In dieser empirischen Studie über den Einfluss des organisatorischen Kontextes auf kollektive Handlungsorientierungen in der Lehre sollen die wechselseitigen Zusammenhänge der unterschiedlichen Steuerungs- und Verwirklichungsebenen der Erwachsenenbildung erkundet werden. Das Ziel ist die wissenschaftliche Identifikation der Bedingungen und Faktoren jenseits der individuellen Lehrkompetenz der Lehrenden, also die professionelle wirksame Anregung und Förderung der Lernprozesse von Erwachsenen durch das organisatorische Umfeld.

Die Autorin untersucht die Frage, wie didaktische Orientierungen in der pädagogischen Praxis strukturell verankert sind. Der Begriff der Orientierung beschreibt dabei die konjunktiven und impliziten Wissensformen, die das praktische Handeln und das Denken zum Lehren beeinflussen.
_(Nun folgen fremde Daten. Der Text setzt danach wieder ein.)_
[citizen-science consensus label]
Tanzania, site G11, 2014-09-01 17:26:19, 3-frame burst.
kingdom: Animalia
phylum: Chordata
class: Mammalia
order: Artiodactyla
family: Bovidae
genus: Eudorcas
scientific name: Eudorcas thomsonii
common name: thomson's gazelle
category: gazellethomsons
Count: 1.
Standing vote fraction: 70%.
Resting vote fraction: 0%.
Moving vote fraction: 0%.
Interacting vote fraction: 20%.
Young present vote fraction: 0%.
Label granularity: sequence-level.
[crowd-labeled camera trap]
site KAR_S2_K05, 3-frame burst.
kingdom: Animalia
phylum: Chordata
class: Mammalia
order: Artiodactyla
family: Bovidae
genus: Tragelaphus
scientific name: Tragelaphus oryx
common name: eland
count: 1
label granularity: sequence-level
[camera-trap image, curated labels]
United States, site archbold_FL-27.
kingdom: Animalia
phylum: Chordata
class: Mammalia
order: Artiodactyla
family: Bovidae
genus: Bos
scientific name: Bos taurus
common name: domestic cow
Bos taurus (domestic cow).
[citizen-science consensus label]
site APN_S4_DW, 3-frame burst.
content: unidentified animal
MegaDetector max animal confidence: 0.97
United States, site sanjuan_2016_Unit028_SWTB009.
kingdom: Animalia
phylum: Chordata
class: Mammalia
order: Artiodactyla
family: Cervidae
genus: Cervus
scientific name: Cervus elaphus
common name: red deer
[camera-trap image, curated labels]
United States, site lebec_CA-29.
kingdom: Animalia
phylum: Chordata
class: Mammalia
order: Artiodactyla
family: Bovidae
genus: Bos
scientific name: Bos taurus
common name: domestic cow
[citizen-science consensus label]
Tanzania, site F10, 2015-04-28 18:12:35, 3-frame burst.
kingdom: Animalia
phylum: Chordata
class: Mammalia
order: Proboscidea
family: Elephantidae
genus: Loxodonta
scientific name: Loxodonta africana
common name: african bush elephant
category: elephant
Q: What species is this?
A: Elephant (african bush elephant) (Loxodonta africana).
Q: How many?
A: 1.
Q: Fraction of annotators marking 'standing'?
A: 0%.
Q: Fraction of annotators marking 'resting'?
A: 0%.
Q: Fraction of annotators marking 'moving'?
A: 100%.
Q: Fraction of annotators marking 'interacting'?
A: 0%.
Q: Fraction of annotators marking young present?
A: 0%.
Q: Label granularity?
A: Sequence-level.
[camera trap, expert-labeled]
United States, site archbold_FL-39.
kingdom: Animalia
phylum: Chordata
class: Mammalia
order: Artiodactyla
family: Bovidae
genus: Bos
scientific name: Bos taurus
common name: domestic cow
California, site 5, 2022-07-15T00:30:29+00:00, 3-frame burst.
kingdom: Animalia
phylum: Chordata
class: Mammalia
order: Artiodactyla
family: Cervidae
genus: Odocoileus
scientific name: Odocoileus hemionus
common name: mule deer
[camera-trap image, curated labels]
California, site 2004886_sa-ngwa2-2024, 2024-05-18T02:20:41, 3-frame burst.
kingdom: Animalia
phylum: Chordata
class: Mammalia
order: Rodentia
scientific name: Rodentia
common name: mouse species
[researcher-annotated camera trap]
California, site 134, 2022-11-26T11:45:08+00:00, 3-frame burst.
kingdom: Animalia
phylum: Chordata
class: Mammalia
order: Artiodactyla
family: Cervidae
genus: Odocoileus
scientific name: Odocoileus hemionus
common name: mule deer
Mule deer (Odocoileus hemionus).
Es geht insbesondere darum, die impliziten und handlungsanleitenden Wissensformen über das Lehren in erwachsenenpädagogischen Organisationen zu untersuchen und daraus eine organisationspädagogische Anreicherung der didaktischen Theorie in der Erwachsenenbildung sowie der organisationspädagogischen Theorie abzuleiten.

Autorin

Dr. Julia Franz ist Professorin für Erziehungswissenschaften mit dem Schwerpunkt Erwachsenenbildung und Weiterbildung an der Eberhard Karls Universität Tübingen.

Entstehungshintergrund

Trotz der zunehmenden Diskussion um die Gestaltung von Lernarrangements mit dem Ziel selbstorganisierter Lernprozesse dominieren in der Erwachsenenbildung nach wie vor die Lehrveranstaltungen mit formellen Charakter. In dem Forschungsprojekt der Autorin stand deshalb die Frage im Vordergrund, wie die didaktischen Orientierungen in der Praxis der Erwachsenenbildung strukturell verankert sind. Dabei kombiniert sie eine hypothesengenerierendes Verfahren mit einem qualitativ-rekonstruktiven Design sowie einem fallanalytischen Vorgehen.

Aufbau und Inhalt

Zunächst arbeitet die Autorin den Forschungsstand zum Lehren in der Erwachsenen- und Weiterbildung heraus und zeigt auf, dass es bisher nur wenige empirische Erkenntnisse über Orientierungen in der Lehre der Erwachsenen- und Weiterbildung gibt.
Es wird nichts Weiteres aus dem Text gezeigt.